START Working data

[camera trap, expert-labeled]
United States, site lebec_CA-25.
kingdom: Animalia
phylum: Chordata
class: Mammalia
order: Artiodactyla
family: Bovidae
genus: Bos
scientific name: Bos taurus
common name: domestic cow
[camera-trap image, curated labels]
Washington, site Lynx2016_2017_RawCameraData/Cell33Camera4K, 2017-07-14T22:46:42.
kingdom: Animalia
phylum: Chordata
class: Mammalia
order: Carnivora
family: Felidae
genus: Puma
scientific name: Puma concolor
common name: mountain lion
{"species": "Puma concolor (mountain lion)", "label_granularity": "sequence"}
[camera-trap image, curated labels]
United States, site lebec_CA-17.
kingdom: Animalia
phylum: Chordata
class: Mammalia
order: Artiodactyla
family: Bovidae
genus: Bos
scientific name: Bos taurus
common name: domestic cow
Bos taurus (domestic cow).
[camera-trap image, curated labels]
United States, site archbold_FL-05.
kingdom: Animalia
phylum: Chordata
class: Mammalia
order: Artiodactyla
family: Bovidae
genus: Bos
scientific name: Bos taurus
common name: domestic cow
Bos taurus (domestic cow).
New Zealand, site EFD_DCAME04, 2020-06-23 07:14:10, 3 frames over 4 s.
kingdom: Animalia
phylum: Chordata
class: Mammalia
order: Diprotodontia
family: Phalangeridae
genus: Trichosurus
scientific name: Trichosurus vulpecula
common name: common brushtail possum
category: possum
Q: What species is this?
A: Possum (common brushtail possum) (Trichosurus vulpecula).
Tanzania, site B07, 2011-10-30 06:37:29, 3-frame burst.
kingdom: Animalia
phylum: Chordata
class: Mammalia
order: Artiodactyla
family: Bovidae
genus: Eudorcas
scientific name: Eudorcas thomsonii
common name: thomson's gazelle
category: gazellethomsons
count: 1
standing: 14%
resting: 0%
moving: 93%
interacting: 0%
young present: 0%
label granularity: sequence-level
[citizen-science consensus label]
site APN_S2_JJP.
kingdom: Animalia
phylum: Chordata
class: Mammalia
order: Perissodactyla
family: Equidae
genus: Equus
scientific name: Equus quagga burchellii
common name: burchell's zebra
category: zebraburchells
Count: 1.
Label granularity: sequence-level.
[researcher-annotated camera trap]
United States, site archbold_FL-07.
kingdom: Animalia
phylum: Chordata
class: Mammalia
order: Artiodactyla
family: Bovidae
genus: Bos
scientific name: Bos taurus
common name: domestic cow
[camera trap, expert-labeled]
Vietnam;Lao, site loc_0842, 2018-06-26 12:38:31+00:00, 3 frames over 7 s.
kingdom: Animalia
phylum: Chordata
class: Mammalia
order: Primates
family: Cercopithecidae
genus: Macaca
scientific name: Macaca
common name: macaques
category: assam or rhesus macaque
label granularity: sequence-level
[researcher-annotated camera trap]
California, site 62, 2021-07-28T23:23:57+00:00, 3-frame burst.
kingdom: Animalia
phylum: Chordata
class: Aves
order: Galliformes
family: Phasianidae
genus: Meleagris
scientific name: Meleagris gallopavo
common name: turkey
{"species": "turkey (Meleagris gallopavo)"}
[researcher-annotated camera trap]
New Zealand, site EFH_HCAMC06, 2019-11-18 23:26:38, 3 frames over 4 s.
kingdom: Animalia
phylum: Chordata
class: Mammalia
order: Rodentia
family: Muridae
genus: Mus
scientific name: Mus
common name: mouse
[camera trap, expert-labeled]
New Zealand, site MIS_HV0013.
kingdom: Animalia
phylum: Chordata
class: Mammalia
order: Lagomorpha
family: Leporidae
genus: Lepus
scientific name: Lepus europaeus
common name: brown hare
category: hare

END Working data

- Exercise description -
Give back all of the entries exactly as written.

- Solution to this task -
[camera trap, expert-labeled]
United States, site lebec_CA-25.
kingdom: Animalia
phylum: Chordata
class: Mammalia
order: Artiodactyla
family: Bovidae
genus: Bos
scientific name: Bos taurus
common name: domestic cow
[camera-trap image, curated labels]
Washington, site Lynx2016_2017_RawCameraData/Cell33Camera4K, 2017-07-14T22:46:42.
kingdom: Animalia
phylum: Chordata
class: Mammalia
order: Carnivora
family: Felidae
genus: Puma
scientific name: Puma concolor
common name: mountain lion
{"species": "Puma concolor (mountain lion)", "label_granularity": "sequence"}
[camera-trap image, curated labels]
United States, site lebec_CA-17.
kingdom: Animalia
phylum: Chordata
class: Mammalia
order: Artiodactyla
family: Bovidae
genus: Bos
scientific name: Bos taurus
common name: domestic cow
Bos taurus (domestic cow).
[camera-trap image, curated labels]
United States, site archbold_FL-05.
kingdom: Animalia
phylum: Chordata
class: Mammalia
order: Artiodactyla
family: Bovidae
genus: Bos
scientific name: Bos taurus
common name: domestic cow
Bos taurus (domestic cow).
New Zealand, site EFD_DCAME04, 2020-06-23 07:14:10, 3 frames over 4 s.
kingdom: Animalia
phylum: Chordata
class: Mammalia
order: Diprotodontia
family: Phalangeridae
genus: Trichosurus
scientific name: Trichosurus vulpecula
common name: common brushtail possum
category: possum
Q: What species is this?
A: Possum (common brushtail possum) (Trichosurus vulpecula).
Tanzania, site B07, 2011-10-30 06:37:29, 3-frame burst.
kingdom: Animalia
phylum: Chordata
class: Mammalia
order: Artiodactyla
family: Bovidae
genus: Eudorcas
scientific name: Eudorcas thomsonii
common name: thomson's gazelle
category: gazellethomsons
count: 1
standing: 14%
resting: 0%
moving: 93%
interacting: 0%
young present: 0%
label granularity: sequence-level
[citizen-science consensus label]
site APN_S2_JJP.
kingdom: Animalia
phylum: Chordata
class: Mammalia
order: Perissodactyla
family: Equidae
genus: Equus
scientific name: Equus quagga burchellii
common name: burchell's zebra
category: zebraburchells
Count: 1.
Label granularity: sequence-level.
[researcher-annotated camera trap]
United States, site archbold_FL-07.
kingdom: Animalia
phylum: Chordata
class: Mammalia
order: Artiodactyla
family: Bovidae
genus: Bos
scientific name: Bos taurus
common name: domestic cow
[camera trap, expert-labeled]
Vietnam;Lao, site loc_0842, 2018-06-26 12:38:31+00:00, 3 frames over 7 s.
kingdom: Animalia
phylum: Chordata
class: Mammalia
order: Primates
family: Cercopithecidae
genus: Macaca
scientific name: Macaca
common name: macaques
category: assam or rhesus macaque
label granularity: sequence-level
[researcher-annotated camera trap]
California, site 62, 2021-07-28T23:23:57+00:00, 3-frame burst.
kingdom: Animalia
phylum: Chordata
class: Aves
order: Galliformes
family: Phasianidae
genus: Meleagris
scientific name: Meleagris gallopavo
common name: turkey
{"species": "turkey (Meleagris gallopavo)"}
[researcher-annotated camera trap]
New Zealand, site EFH_HCAMC06, 2019-11-18 23:26:38, 3 frames over 4 s.
kingdom: Animalia
phylum: Chordata
class: Mammalia
order: Rodentia
family: Muridae
genus: Mus
scientific name: Mus
common name: mouse
[camera trap, expert-labeled]
New Zealand, site MIS_HV0013.
kingdom: Animalia
phylum: Chordata
class: Mammalia
order: Lagomorpha
family: Leporidae
genus: Lepus
scientific name: Lepus europaeus
common name: brown hare
category: hare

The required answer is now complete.